▶ _EXERCISE DATA_:
⁂
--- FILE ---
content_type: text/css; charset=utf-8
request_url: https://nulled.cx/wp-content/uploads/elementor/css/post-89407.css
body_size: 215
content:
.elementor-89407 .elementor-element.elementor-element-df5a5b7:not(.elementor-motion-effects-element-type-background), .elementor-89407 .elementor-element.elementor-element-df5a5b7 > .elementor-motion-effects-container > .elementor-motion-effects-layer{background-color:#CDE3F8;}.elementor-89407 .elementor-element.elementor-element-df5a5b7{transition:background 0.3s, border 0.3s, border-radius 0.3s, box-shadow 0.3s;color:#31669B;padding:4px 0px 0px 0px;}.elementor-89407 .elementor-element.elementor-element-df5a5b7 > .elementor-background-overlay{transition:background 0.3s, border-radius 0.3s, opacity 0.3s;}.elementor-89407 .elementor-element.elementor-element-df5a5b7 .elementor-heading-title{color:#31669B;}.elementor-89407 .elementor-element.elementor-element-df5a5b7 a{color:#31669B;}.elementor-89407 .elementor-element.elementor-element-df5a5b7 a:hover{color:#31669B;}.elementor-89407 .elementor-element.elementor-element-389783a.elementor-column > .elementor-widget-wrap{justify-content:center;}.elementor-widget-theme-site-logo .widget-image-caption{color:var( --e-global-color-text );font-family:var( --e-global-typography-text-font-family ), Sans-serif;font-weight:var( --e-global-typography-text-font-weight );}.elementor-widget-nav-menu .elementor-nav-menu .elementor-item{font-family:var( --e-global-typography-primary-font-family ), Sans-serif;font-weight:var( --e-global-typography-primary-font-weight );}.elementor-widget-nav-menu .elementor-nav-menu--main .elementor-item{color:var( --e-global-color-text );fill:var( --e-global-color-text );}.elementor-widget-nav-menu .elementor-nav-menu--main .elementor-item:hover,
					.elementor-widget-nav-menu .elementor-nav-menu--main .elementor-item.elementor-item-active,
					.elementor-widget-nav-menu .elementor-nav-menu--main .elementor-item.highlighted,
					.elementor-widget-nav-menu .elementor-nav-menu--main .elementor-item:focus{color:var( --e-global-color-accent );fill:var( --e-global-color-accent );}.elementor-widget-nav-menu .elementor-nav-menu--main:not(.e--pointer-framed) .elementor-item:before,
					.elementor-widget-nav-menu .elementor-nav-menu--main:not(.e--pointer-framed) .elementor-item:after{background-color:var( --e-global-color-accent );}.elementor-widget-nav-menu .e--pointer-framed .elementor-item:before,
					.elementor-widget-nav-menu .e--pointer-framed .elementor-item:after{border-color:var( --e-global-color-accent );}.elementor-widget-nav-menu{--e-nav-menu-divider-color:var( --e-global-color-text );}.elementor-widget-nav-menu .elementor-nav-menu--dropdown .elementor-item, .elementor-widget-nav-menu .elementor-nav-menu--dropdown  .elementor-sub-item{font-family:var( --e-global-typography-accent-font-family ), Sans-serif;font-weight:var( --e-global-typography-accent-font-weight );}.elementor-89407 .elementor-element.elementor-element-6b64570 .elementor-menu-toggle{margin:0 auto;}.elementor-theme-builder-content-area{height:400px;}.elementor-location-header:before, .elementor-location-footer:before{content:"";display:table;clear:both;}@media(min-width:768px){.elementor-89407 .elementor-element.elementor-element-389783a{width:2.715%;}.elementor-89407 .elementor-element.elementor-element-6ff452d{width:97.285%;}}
⁂
▶ _WHAT YOU HAVE TO DO_: Only the lines from the one containing "--e-global-color-accent );fill:var( --e-global-color-accent" through the end of the data above are wanted, both ends included; restate them word for word.

▶ _REPLY_:
					.elementor-widget-nav-menu .elementor-nav-menu--main .elementor-item:focus{color:var( --e-global-color-accent );fill:var( --e-global-color-accent );}.elementor-widget-nav-menu .elementor-nav-menu--main:not(.e--pointer-framed) .elementor-item:before,
					.elementor-widget-nav-menu .elementor-nav-menu--main:not(.e--pointer-framed) .elementor-item:after{background-color:var( --e-global-color-accent );}.elementor-widget-nav-menu .e--pointer-framed .elementor-item:before,
					.elementor-widget-nav-menu .e--pointer-framed .elementor-item:after{border-color:var( --e-global-color-accent );}.elementor-widget-nav-menu{--e-nav-menu-divider-color:var( --e-global-color-text );}.elementor-widget-nav-menu .elementor-nav-menu--dropdown .elementor-item, .elementor-widget-nav-menu .elementor-nav-menu--dropdown  .elementor-sub-item{font-family:var( --e-global-typography-accent-font-family ), Sans-serif;font-weight:var( --e-global-typography-accent-font-weight );}.elementor-89407 .elementor-element.elementor-element-6b64570 .elementor-menu-toggle{margin:0 auto;}.elementor-theme-builder-content-area{height:400px;}.elementor-location-header:before, .elementor-location-footer:before{content:"";display:table;clear:both;}@media(min-width:768px){.elementor-89407 .elementor-element.elementor-element-389783a{width:2.715%;}.elementor-89407 .elementor-element.elementor-element-6ff452d{width:97.285%;}}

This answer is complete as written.